Each component drives growth-hormone release by a distinct pathway: ipamorelin activates the ghrelin receptor (GHS-R1a) on pituitary cells, while CJC-1295 stimulates the separate GHRH receptor [1]. The two pathways are complementary, which is the mechanistic rationale for combining them. The combination has not been studied in a controlled trial; only the single-agent pharmacology is established [1][2].
How much CJC-1295 ipamorelin should I take?
This site does not provide a human dose, and no studied human dose exists for the combination, which has never been tested in a controlled trial [3]. Single-agent ipamorelin appears in studies at 4.21-140.45 nmol/kg IV (human PK) [2] and 0.03 mg/kg IV twice daily (the failed Phase 2 trial) [3] — study doses by the intravenous route, not recommendations.
Does CJC-1295 ipamorelin work?
The combination has no controlled-trial evidence either way. For ipamorelin alone, the pharmacology works — it reliably releases a growth-hormone pulse [1][2] — but its one human efficacy trial missed its endpoint (25.3 h vs 32.6 h, p=0.15) [3]. A measurable hormone pulse is not the same as a proven clinical benefit, and the combination's clinical efficacy is untested.
Does ipamorelin make you hungry?
It can, mechanistically. Ipamorelin acts on the ghrelin receptor (GHS-R1a), and ghrelin is the body's hunger signal, so increased appetite is a class-level effect [16]. Community reports describe a noticeable uptick in hunger in the hours after injection, characterized as milder than with GHRP-6 but still unwanted for some — an occasionally reported, anecdotal effect, not a clinical measurement.
Will I gain weight on ipamorelin?
No human study answers this directly. Ipamorelin stimulated adiposity and raised leptin in mice independent of growth hormone after two weeks of dosing [15], and it activates appetite-driving ghrelin pathways [16], so weight effects are plausible. Anecdotal community reports vary from leaner body composition to water-retention puffiness. None of this is a controlled human outcome [15].
Does ipamorelin increase appetite?
Mechanistically yes — ghrelin-receptor (GHS-R1a) agonists activate the brain's appetite centers and induce feeding [16]. Ipamorelin is a ghrelin mimetic, so an orexigenic (appetite-stimulating) effect is a class-level signal that its GH selectivity does not cancel. Community reports of increased hunger after injection are consistent with this, though they are anecdotal rather than clinical findings [16].
What does ipamorelin peptide do?
It activates the ghrelin receptor (GHS-R1a) on pituitary cells to release a single pulse of growth hormone, doing so selectively — without raising cortisol or prolactin, which the older peptides in its class did [1]. In animals it also showed effects on bone growth [4] and, at the receptor-class level, on appetite and adiposity [15][16]. It is a research peptide, not an approved medicine [3].

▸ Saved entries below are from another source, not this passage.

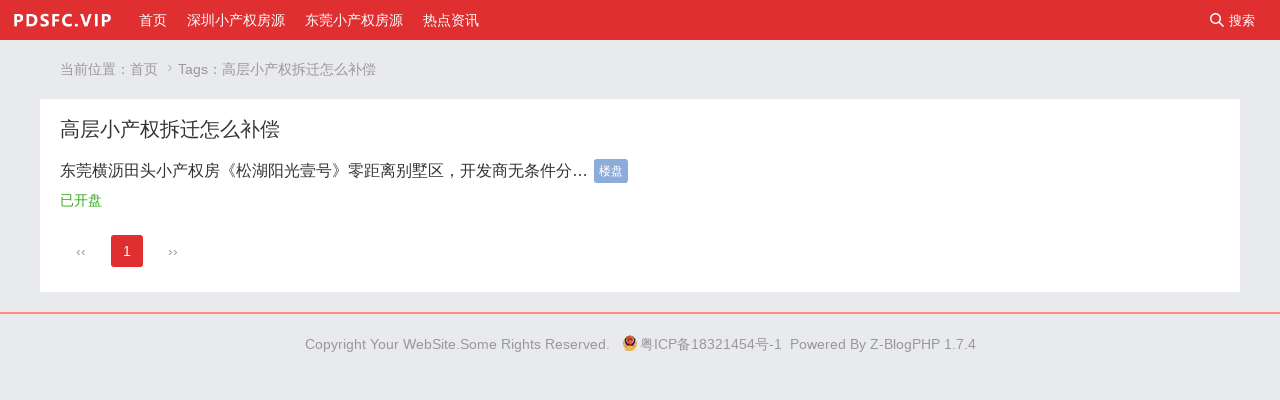

--- FILE ---
content_type: text/html; charset=utf-8
request_url: http://www.868fang.com/tags-247.html
body_size: 1880
content:
<!DOCTYPE html>
<html lang="zh-Hans">

<head>
    <meta http-equiv="Content-Type" content="text/html; charset=utf-8">
    <meta name="renderer" content="webkit">
    <meta http-equiv="X-UA-Compatible" content="IE=edge">
    <meta name="viewport" content="width=device-width,minimum-scale=1,initial-scale=1">
    <meta name="bloghost" content="http://www.868fang.com/">
    <title>高层小产权拆迁怎么补偿_深圳小产权房网</title>
<meta name="Keywords" content="高层小产权拆迁怎么补偿">
<meta name="description" content="高层小产权拆迁怎么补偿_深圳小产权房网_Good Luck To You!">
        <link rel="stylesheet" type="text/css" href="http://www.868fang.com/zb_users/theme/fccms/style/style.min.css?ver=1.1.25.1">
    <link rel="stylesheet" type="text/css" href="http://www.868fang.com/zb_users/theme/fccms/style/font/iconfont.css">
            <link rel="apple-touch-icon" type="image/x-icon" href="http://www.868fang.com/zb_users/theme/fccms/style/favicon.ico">
    <link rel="shortcut icon" type="image/x-icon" href="http://www.868fang.com/zb_users/theme/fccms/style/favicon.ico">
    <link rel="icon" type="image/x-icon" href="http://www.868fang.com/zb_users/theme/fccms/style/favicon.ico">
            <script src="http://www.868fang.com/zb_system/script/jquery-2.2.4.min.js"></script>
    <script src="http://www.868fang.com/zb_system/script/zblogphp.js"></script>
    <script src="http://www.868fang.com/zb_system/script/c_html_js_add.php"></script>
    <script src="http://www.868fang.com/zb_users/theme/fccms/style/js/common.js"></script>
                </head>
<body>
            <header class="fb67-a432-bf2e-e6b3 fixedhead">
                <div class="a432-bf2e-e6b3-cff9 logo"><a href="http://www.868fang.com/"><img alt="深圳小产权房网" src="http://www.868fang.com/zb_users/theme/fccms/style/logo.png"></a></div>
        <div class="bf2e-e6b3-cff9-9e37 shortcut_menu">
                        <button id="search_p"><i class="e6b3-cff9-9e37-a744 iconfont">&#xe640;</i><span>搜索</span></button>
            <button id="search_m"><i class="cff9-9e37-a744-f4cc iconfont">&#xe640;</i><span>搜索</span></button>
        </div>
        <div class="9e37-a744-f4cc-245f menu">
            <button id="nav_m"><i class="a744-f4cc-245f-323e iconfont">&#xe8fb;</i><span>导航</span></button>
            <ul id="menu"><li class="f4cc-245f-323e-a4a8 navbar-item"><a href="http://www.868fang.com/" title="小产权房">首页</a></li><li class="245f-323e-a4a8-4742 navbar-item"><a href="http://www.868fang.com/category-1.html" title="深圳小产权房源">深圳小产权房源</a></li><li class="323e-a4a8-4742-fe57 navbar-item"><a href="http://www.868fang.com/category-2.html" title="东莞小产权房源">东莞小产权房源</a></li><li class="a4a8-4742-fe57-0336 navbar-item"><a href="http://www.868fang.com/category-3.html" title="热点资讯">热点资讯</a></li></ul>
        </div>
        <div class="4742-fe57-0336-0d57 search" id="shead">
            <form name="search" method="post" action="http://www.868fang.com/zb_system/cmd.php?act=search">
                <input type="text" name="q" value="" placeholder="输入关键词搜索内容" />
                <button type="submit">站内搜索</button>
            </form>
        </div>
            </header>    <div class="fe57-0336-0d57-02b0 main">
  <div class="0336-0d57-02b0-59ea web_width">
        <div class="0d57-02b0-59ea-b5db breadcrumb">当前位置：<a href="http://www.868fang.com/" title="深圳小产权房网">首页</a>
        <i class="02b0-59ea-b5db-fb67 iconfont">&#xe6f1;</i>Tags：高层小产权拆迁怎么补偿        </div>    <div class="a432-bf2e-e6b3-cff9 spm">
            <h3>高层小产权拆迁怎么补偿</h3>
      
            <ul class="bf2e-e6b3-cff9-9e37 news">
                <li><h2><span>楼盘</span><a href="http://www.868fang.com/post-555.html" title="东莞横沥田头小产权房《松湖阳光壹号》零距离别墅区，开发商无条件分期半年（小产权房怎么购买）">东莞横沥田头小产权房《松湖阳光壹号》零距离别墅区，开发商无条件分期半年（小产权房怎么购买）</a></h2><p><span class="e6b3-cff9-9e37-a744 fr">已开盘</span></p></li>              </ul>
      
            <div class="cff9-9e37-a744-f4cc pagebar">
        
  	<a title="‹‹" href="http://www.868fang.com/tags-247.html"><span class="9e37-a744-f4cc-245f page">‹‹</span></a>
    	<span class="a744-f4cc-245f-323e page now-page">1</span>
    	<a title="››" href="http://www.868fang.com/tags-247.html"><span class="f4cc-245f-323e-a4a8 page">››</span></a>
        </div>
          </div>
      </div>
</div><footer>
        <div class="245f-323e-a4a8-4742 web_width">
                                <p>Copyright Your WebSite.Some Rights Reserved.                        &nbsp;&nbsp;<a target="_blank" rel="nofollow" href=""><img class="323e-a4a8-4742-fe57 gongan" src="http://www.868fang.com/zb_users/theme/fccms/style/images/gongan.png" alt="公安备案查询">粤ICP备18321454号-1</a>&nbsp;&nbsp;Powered By <a target="_blank" rel="nofollow" href="https://www.zblogcn.com/">Z-BlogPHP 1.7.4</a></p>
        </div>
</footer>
</body>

Does ipamorelin cause water retention?
Mild water retention is an occasionally reported anecdotal effect — transient puffiness in fingers, ankles, or face, mostly in the first two to four weeks, described as milder than with older GHRP compounds. Mechanistically it is plausible because growth-hormone excess is associated with sodium and water retention, but no controlled human study has measured fluid effects at research-use doses [3].